SOURCE MATERIAL:
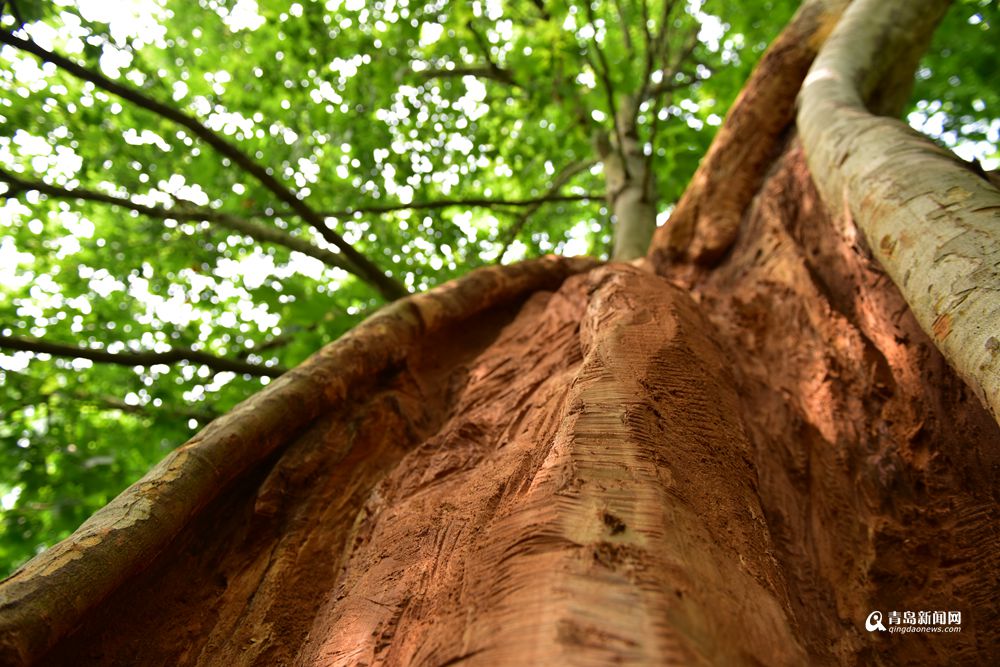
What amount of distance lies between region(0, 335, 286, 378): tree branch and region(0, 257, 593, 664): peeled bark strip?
52.1 inches

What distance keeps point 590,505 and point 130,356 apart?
2851mm

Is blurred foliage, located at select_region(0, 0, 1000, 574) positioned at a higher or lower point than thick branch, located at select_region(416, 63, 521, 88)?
lower

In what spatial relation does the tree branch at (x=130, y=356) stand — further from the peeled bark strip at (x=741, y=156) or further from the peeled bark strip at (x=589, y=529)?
the peeled bark strip at (x=741, y=156)

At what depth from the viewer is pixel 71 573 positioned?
137cm

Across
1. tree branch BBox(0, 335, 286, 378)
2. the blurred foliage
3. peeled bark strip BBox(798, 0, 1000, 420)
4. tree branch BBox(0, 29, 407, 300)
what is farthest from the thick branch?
peeled bark strip BBox(798, 0, 1000, 420)

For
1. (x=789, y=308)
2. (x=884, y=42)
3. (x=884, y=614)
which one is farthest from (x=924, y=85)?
(x=884, y=614)

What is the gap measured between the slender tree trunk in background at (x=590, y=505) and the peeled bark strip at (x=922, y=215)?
0.78 ft

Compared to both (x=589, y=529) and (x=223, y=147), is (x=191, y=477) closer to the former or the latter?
(x=589, y=529)

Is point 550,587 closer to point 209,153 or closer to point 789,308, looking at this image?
point 789,308

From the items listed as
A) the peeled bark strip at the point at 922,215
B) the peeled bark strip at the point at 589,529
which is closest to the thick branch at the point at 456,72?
the peeled bark strip at the point at 922,215

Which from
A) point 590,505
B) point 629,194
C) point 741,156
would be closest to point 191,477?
point 590,505

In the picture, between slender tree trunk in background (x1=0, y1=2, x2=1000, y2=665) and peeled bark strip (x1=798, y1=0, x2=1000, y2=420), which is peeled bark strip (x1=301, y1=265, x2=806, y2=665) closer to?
slender tree trunk in background (x1=0, y1=2, x2=1000, y2=665)

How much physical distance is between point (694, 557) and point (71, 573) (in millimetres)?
1492

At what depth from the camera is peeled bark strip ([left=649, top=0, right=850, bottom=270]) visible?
11.2ft
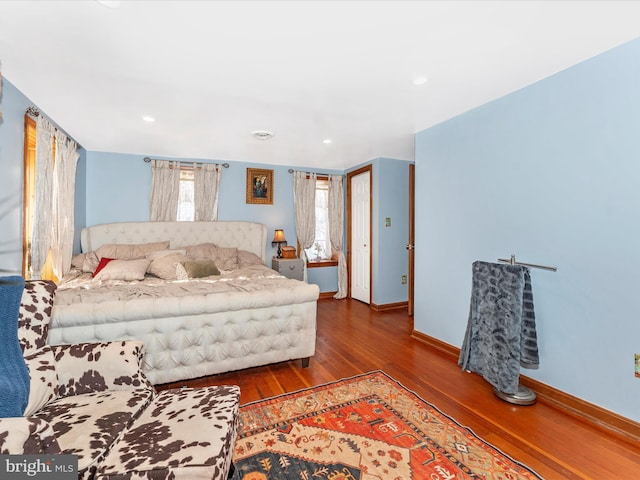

AIM: Report each line of the records above that includes the string "trunk", counting only matches with the same case.

RESULT FOR THIS TASK:
What is the gap measured between the slender tree trunk in background at (x=590, y=505) and the peeled bark strip at (x=922, y=215)?
In the picture, between slender tree trunk in background (x1=0, y1=2, x2=1000, y2=665) and peeled bark strip (x1=798, y1=0, x2=1000, y2=420), which is peeled bark strip (x1=301, y1=265, x2=806, y2=665) closer to?
slender tree trunk in background (x1=0, y1=2, x2=1000, y2=665)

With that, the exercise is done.